Give back the whole listing exactly as written, pictures excluded.

· · ·

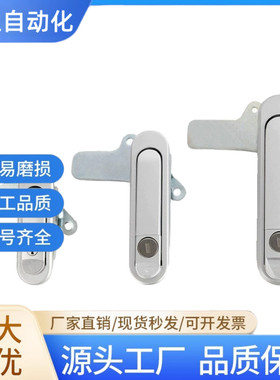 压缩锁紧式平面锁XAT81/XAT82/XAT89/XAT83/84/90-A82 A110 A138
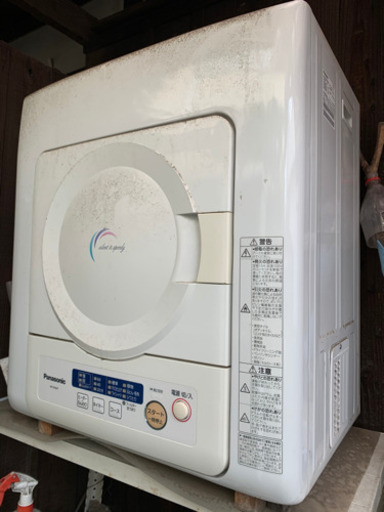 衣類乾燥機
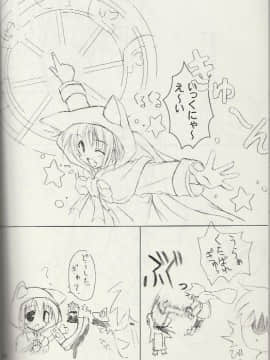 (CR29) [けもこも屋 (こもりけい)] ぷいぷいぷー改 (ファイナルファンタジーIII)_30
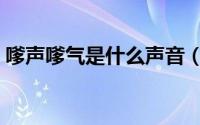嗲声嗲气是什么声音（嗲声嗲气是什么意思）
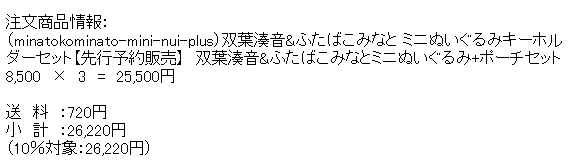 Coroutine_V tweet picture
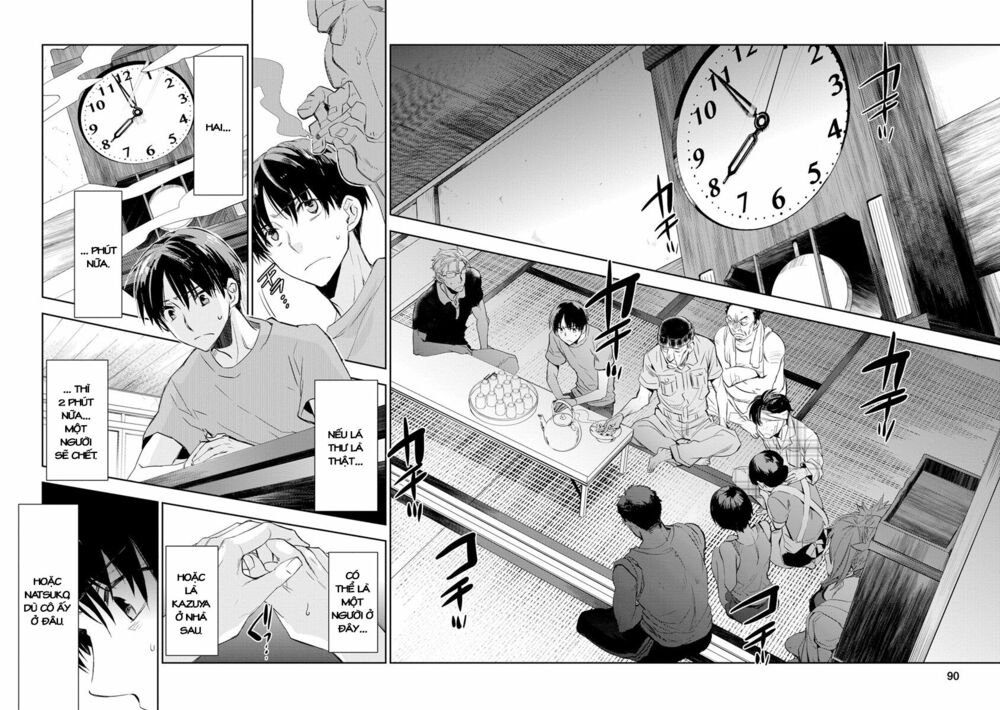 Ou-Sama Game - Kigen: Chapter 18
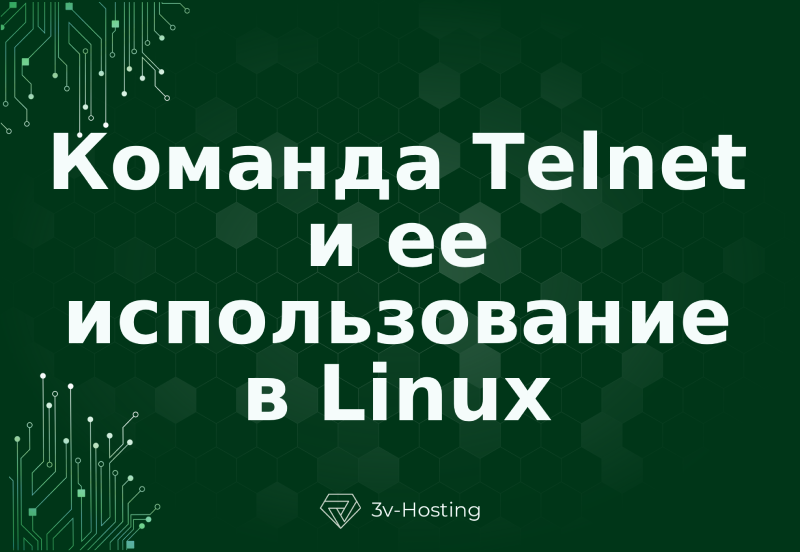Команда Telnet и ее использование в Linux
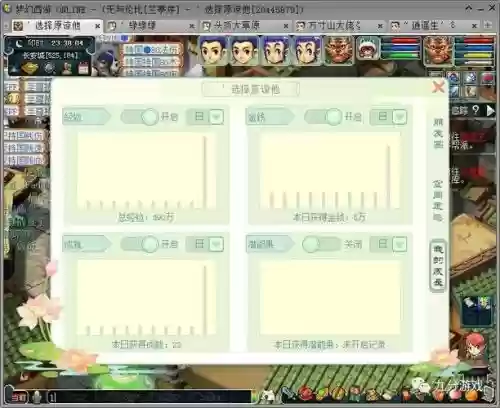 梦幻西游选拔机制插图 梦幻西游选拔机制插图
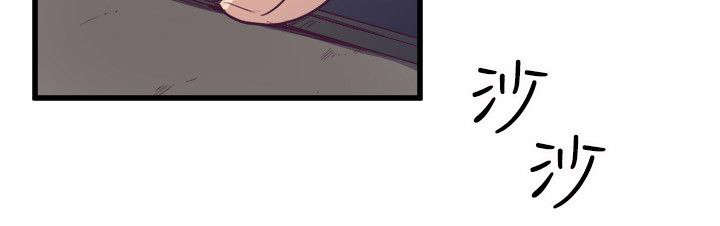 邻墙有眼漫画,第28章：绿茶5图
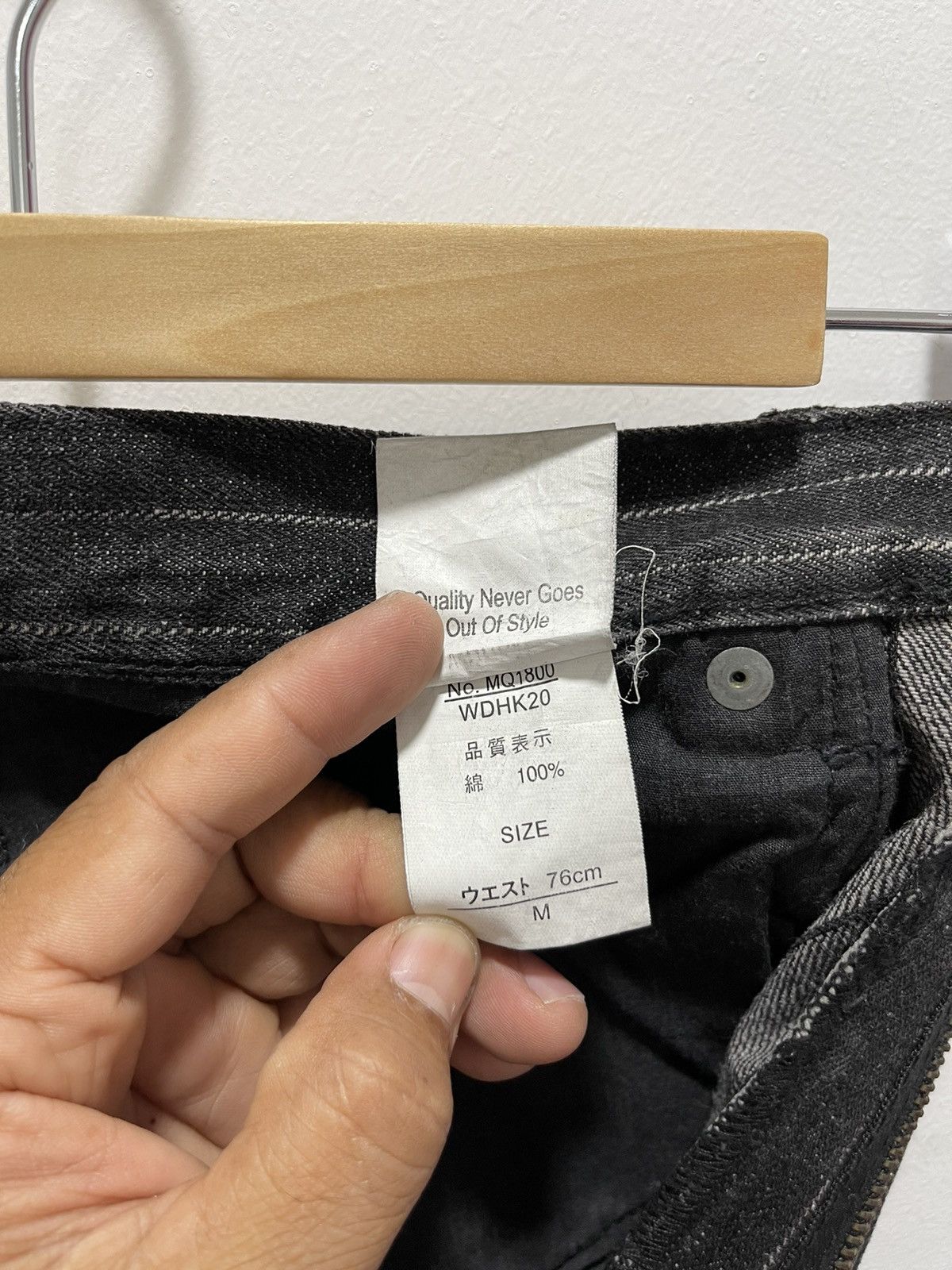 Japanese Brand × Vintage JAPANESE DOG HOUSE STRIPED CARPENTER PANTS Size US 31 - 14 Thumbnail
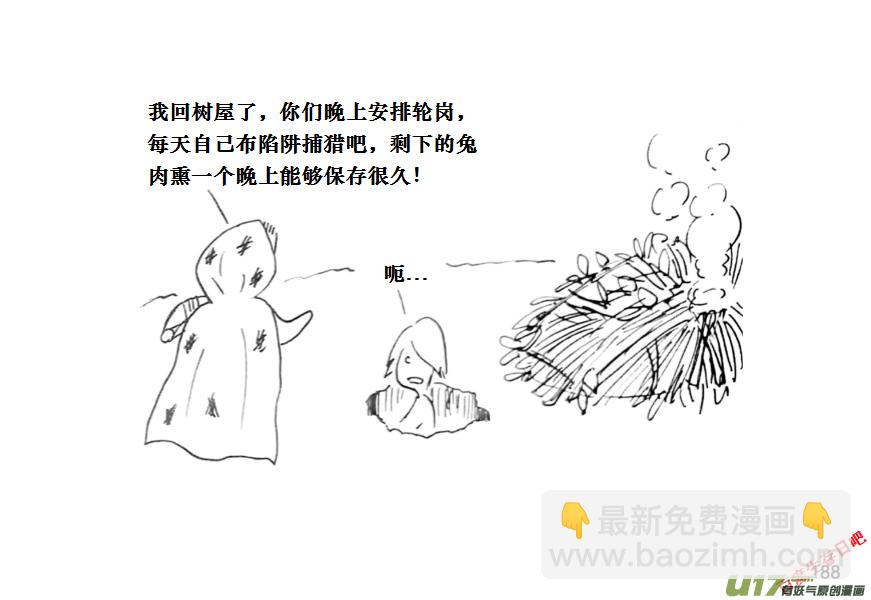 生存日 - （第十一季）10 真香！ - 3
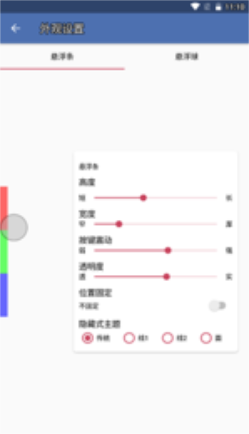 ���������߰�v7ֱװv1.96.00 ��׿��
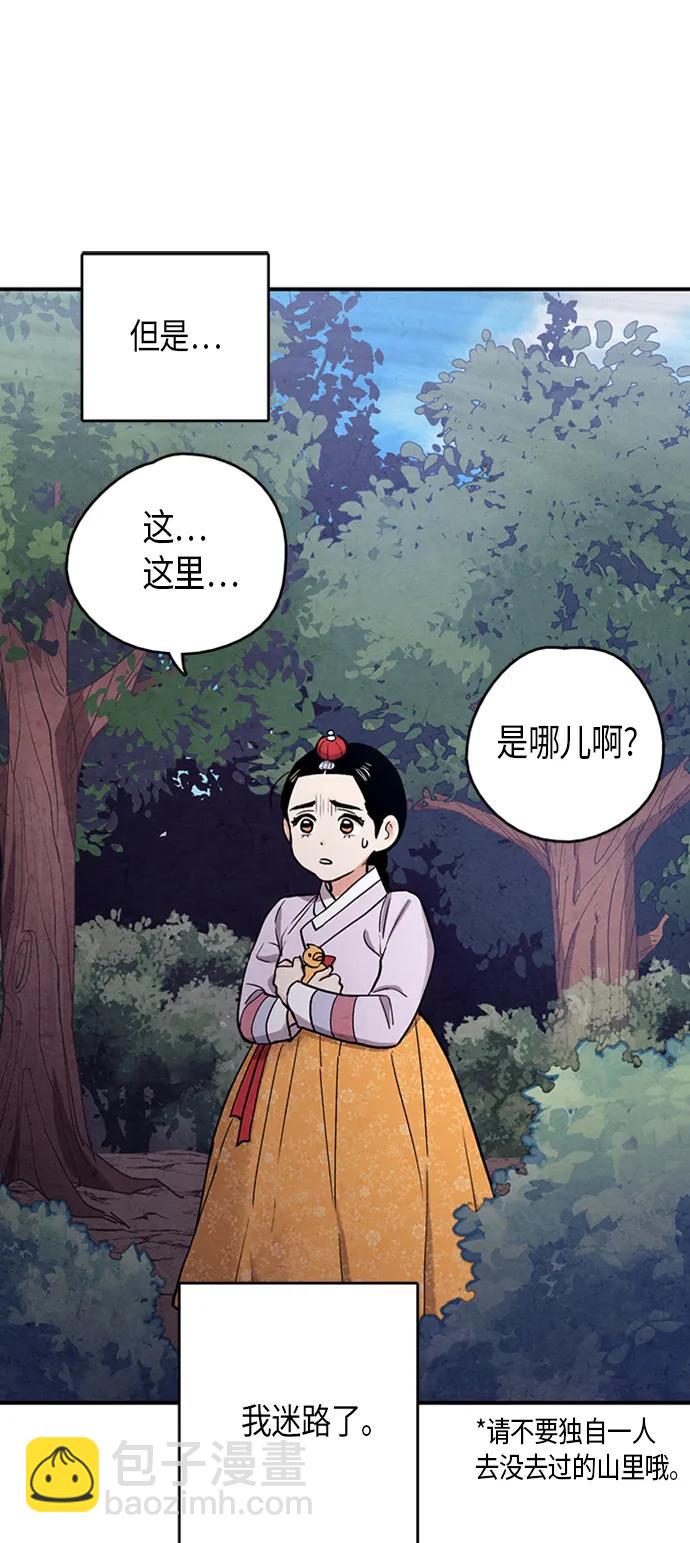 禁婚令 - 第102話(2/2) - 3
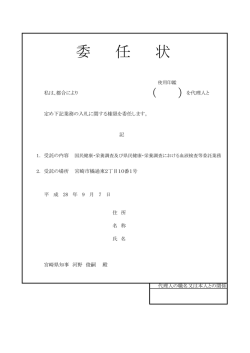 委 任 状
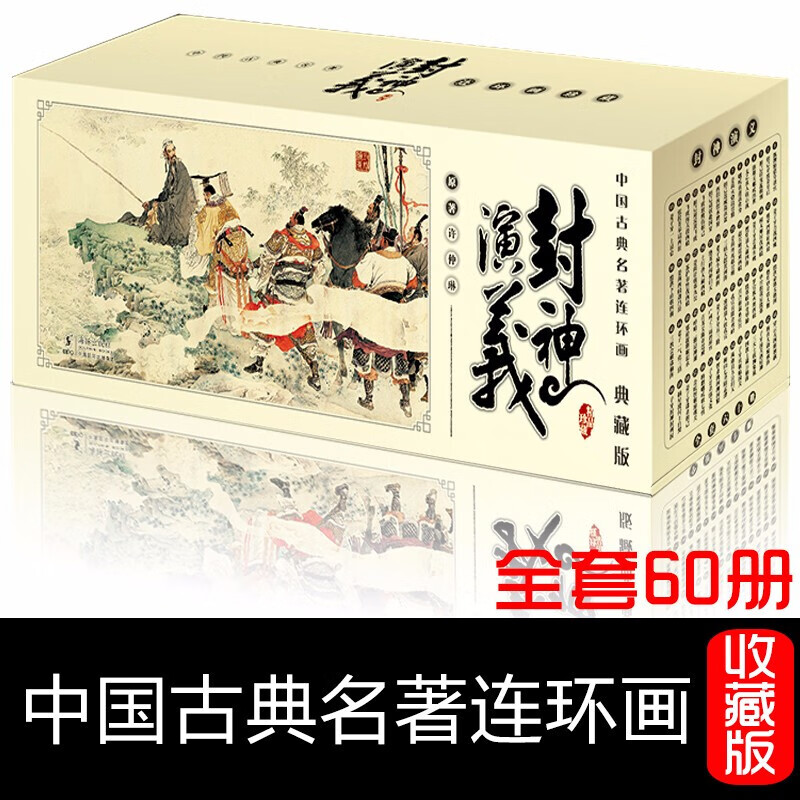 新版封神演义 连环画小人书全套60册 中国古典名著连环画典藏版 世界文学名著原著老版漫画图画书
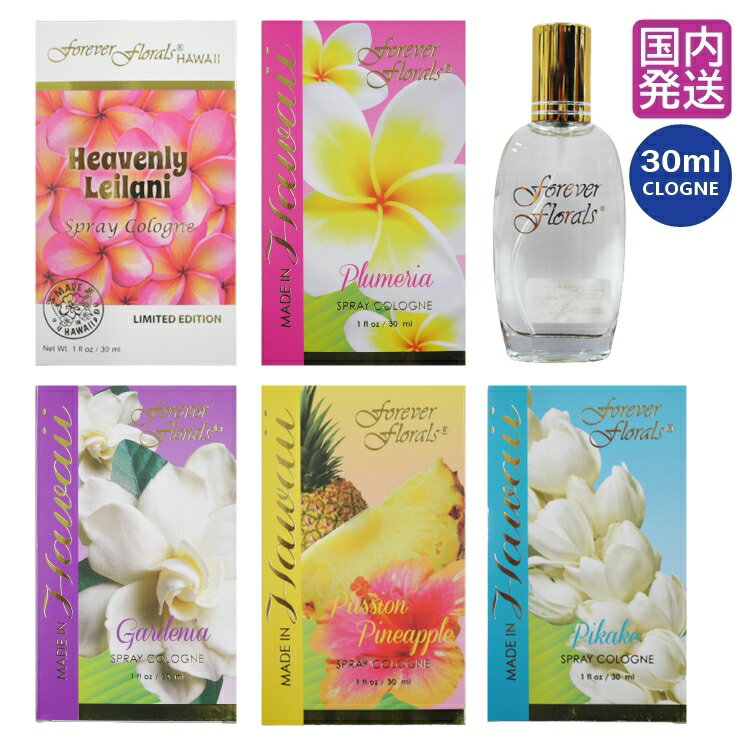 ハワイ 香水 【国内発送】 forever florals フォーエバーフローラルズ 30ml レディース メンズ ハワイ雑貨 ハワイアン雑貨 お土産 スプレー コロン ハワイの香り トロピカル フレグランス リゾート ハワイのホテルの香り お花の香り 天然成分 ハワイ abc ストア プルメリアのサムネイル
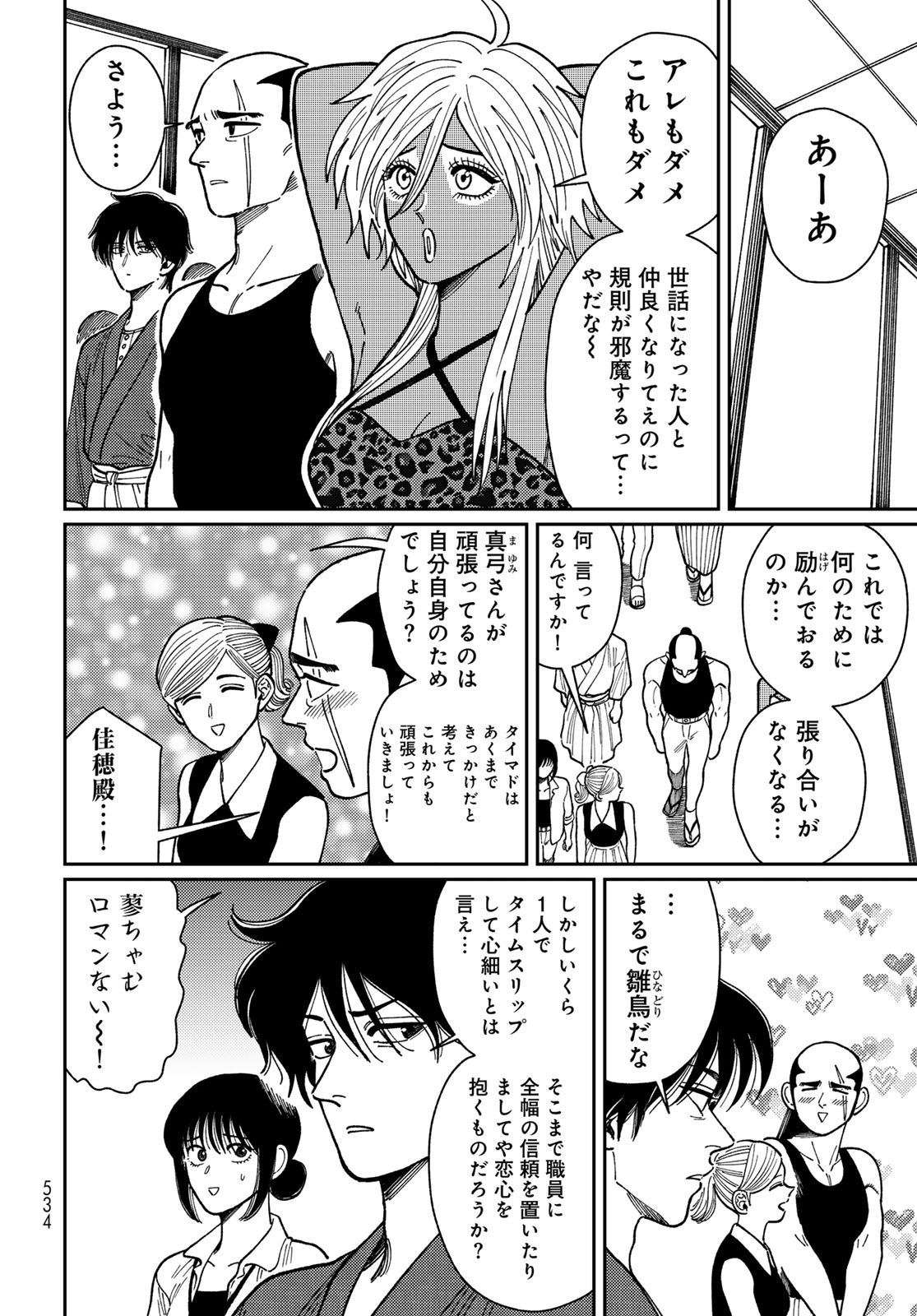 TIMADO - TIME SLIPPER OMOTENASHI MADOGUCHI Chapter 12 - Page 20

· · ·

*Solution for this exercise*
 压缩锁紧式平面锁XAT81/XAT82/XAT89/XAT83/84/90-A82 A110 A138
 衣類乾燥機
 (CR29) [けもこも屋 (こもりけい)] ぷいぷいぷー改 (ファイナルファンタジーIII)_30
嗲声嗲气是什么声音（嗲声嗲气是什么意思）
 Coroutine_V tweet picture
 Ou-Sama Game - Kigen: Chapter 18
Команда Telnet и ее использование в Linux
 梦幻西游选拔机制插图 梦幻西游选拔机制插图
 邻墙有眼漫画,第28章：绿茶5图
 Japanese Brand × Vintage JAPANESE DOG HOUSE STRIPED CARPENTER PANTS Size US 31 - 14 Thumbnail
 生存日 - （第十一季）10 真香！ - 3
 ���������߰�v7ֱװv1.96.00 ��׿��
 禁婚令 - 第102話(2/2) - 3
 委 任 状
 新版封神演义 连环画小人书全套60册 中国古典名著连环画典藏版 世界文学名著原著老版漫画图画书
 ハワイ 香水 【国内発送】 forever florals フォーエバーフローラルズ 30ml レディース メンズ ハワイ雑貨 ハワイアン雑貨 お土産 スプレー コロン ハワイの香り トロピカル フレグランス リゾート ハワイのホテルの香り お花の香り 天然成分 ハワイ abc ストア プルメリアのサムネイル
 TIMADO - TIME SLIPPER OMOTENASHI MADOGUCHI Chapter 12 - Page 20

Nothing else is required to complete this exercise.